→ Assigned task: From the records that follow, return exactly the lines beginning at the one that contains "2012/01に観た映画一覧" and ending at the one that contains "Карикатура: ., Марат Валиахметов", pictures left out.
Start of Dataset records
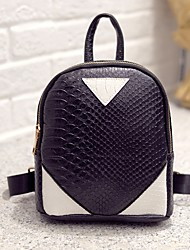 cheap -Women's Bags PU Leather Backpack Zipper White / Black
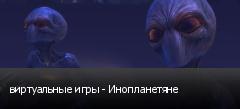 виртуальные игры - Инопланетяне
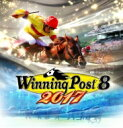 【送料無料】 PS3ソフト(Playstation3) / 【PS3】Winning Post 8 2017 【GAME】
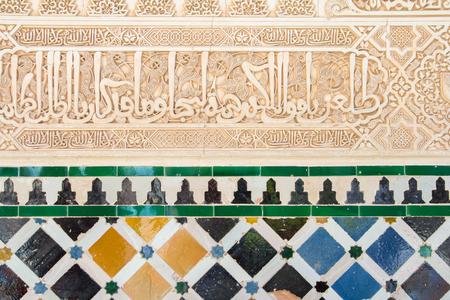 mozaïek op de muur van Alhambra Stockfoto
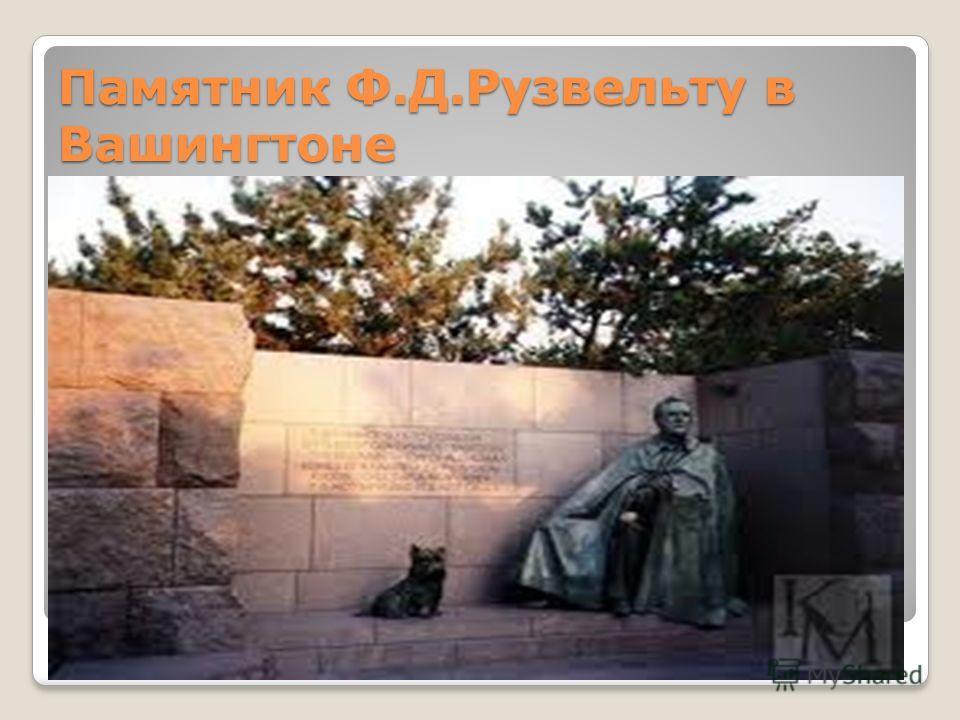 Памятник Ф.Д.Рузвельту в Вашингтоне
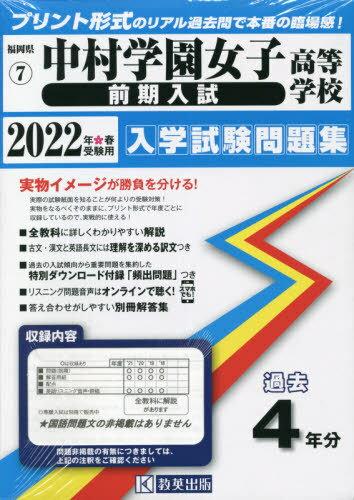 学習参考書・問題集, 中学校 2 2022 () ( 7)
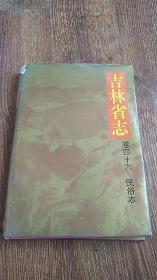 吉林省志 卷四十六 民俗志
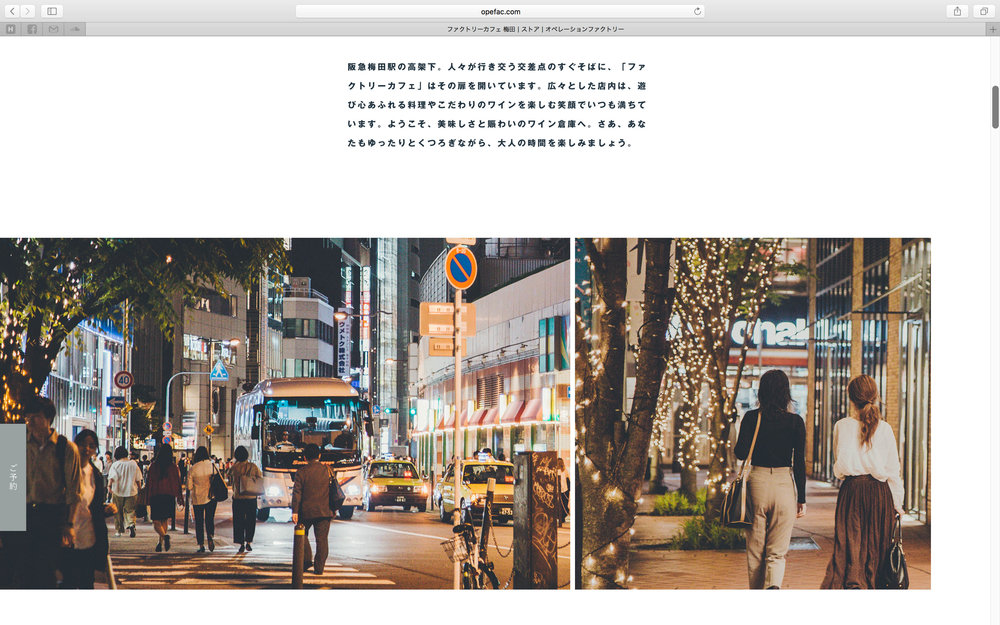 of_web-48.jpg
End of Dataset records
Start of Dataset records
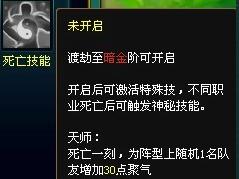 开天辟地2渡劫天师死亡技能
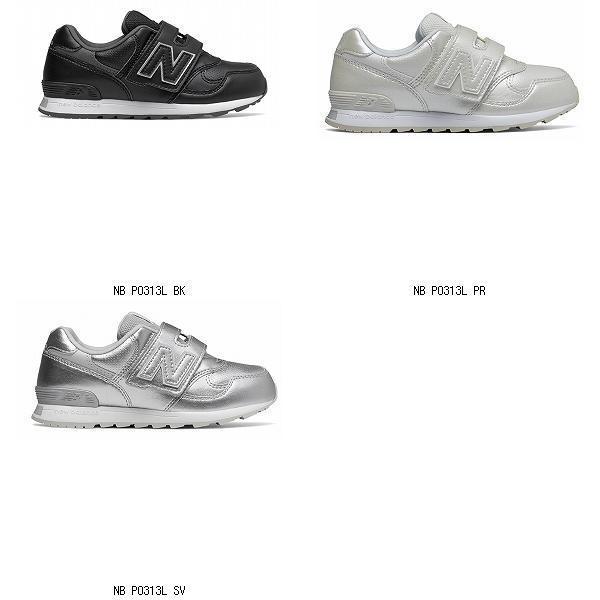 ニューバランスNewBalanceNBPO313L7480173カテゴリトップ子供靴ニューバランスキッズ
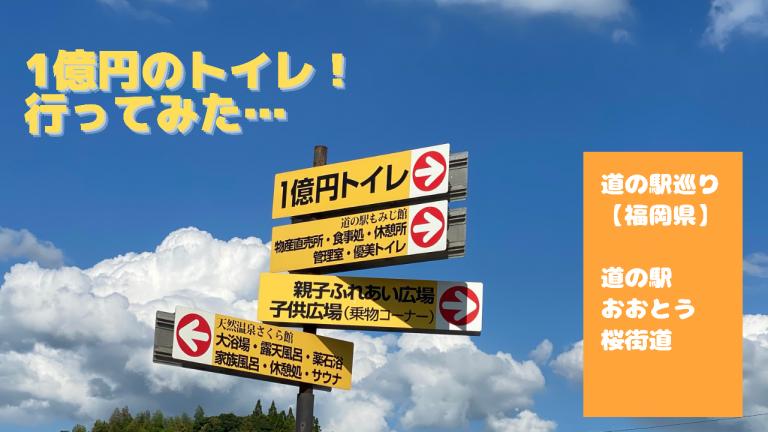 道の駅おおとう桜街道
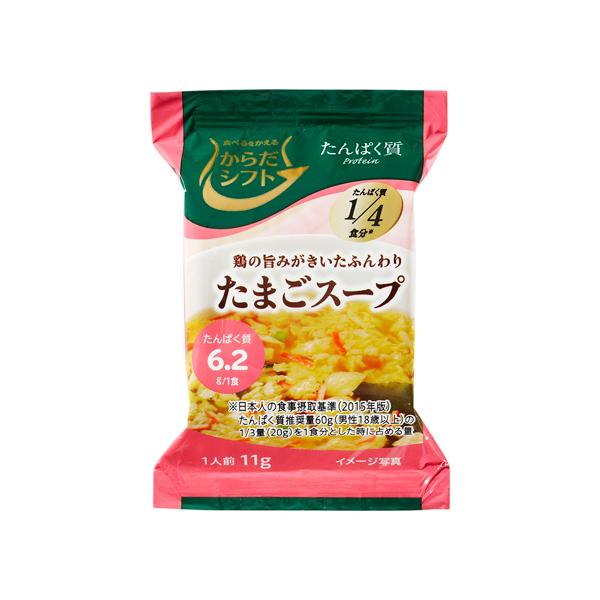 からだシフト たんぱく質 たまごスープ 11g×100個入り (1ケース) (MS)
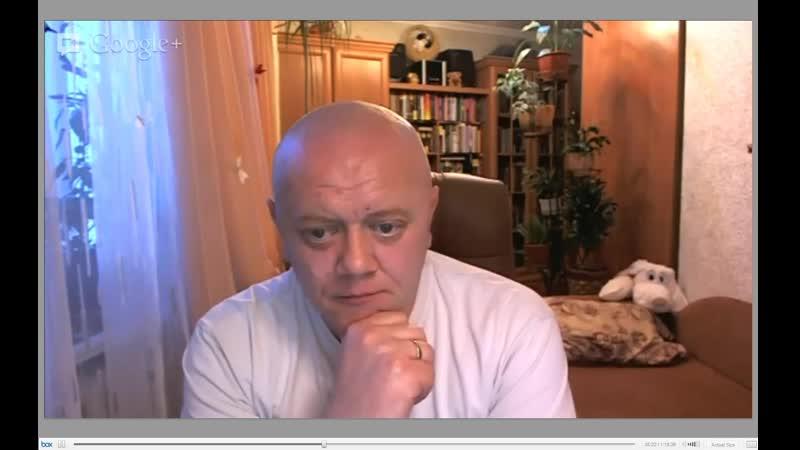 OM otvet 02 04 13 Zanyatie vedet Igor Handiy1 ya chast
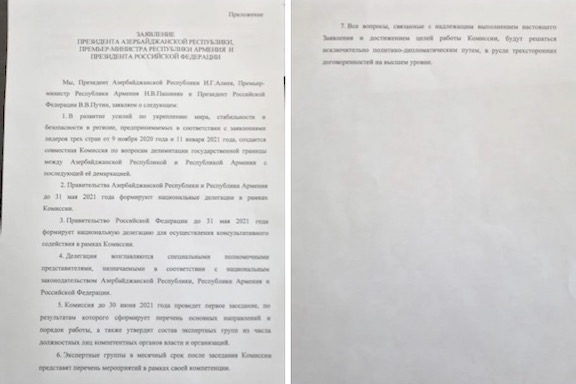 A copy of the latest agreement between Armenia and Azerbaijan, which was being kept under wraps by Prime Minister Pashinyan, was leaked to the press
End of Dataset records
Start of Dataset records
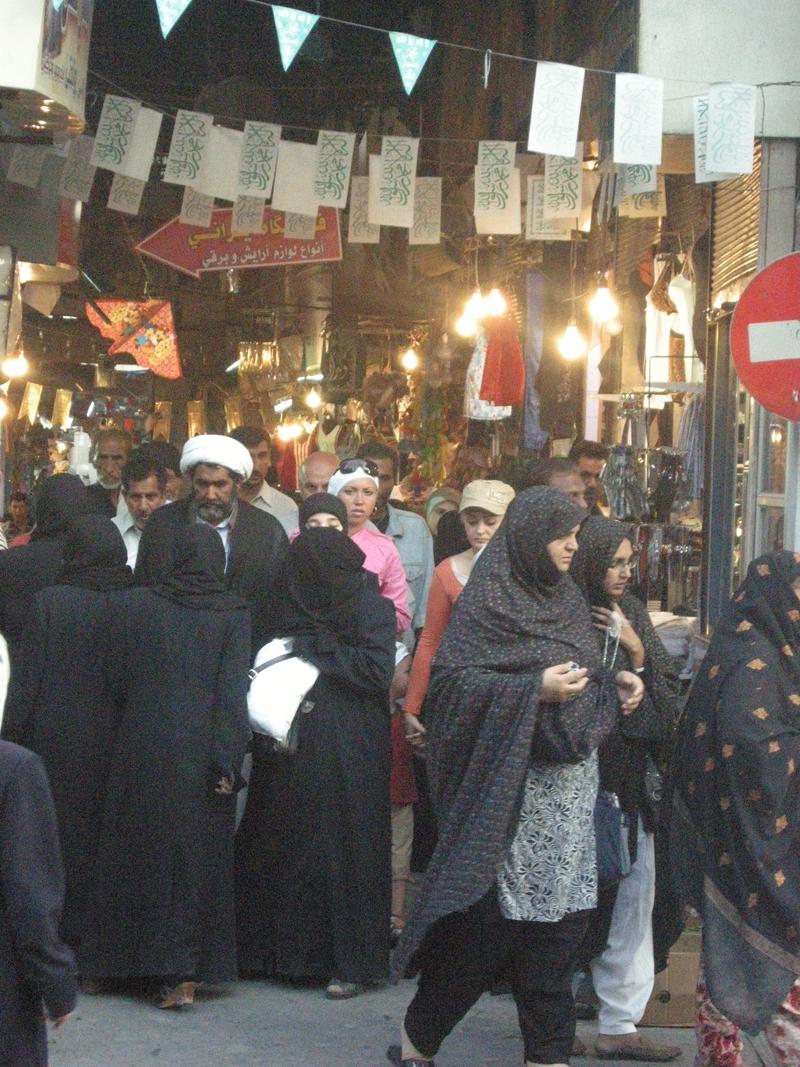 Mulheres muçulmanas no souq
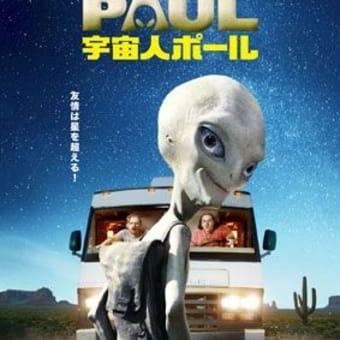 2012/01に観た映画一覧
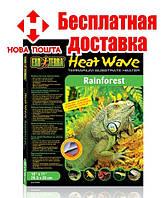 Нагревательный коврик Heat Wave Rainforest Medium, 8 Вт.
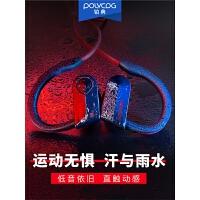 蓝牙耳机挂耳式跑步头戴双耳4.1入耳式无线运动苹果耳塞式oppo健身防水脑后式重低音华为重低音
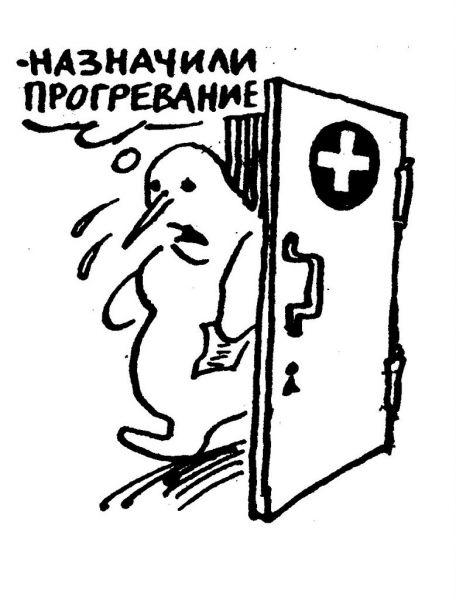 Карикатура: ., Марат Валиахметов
End of Dataset records
→ Solution:
 2012/01に観た映画一覧
 Нагревательный коврик Heat Wave Rainforest Medium, 8 Вт.
 蓝牙耳机挂耳式跑步头戴双耳4.1入耳式无线运动苹果耳塞式oppo健身防水脑后式重低音华为重低音
 Карикатура: ., Марат Валиахметов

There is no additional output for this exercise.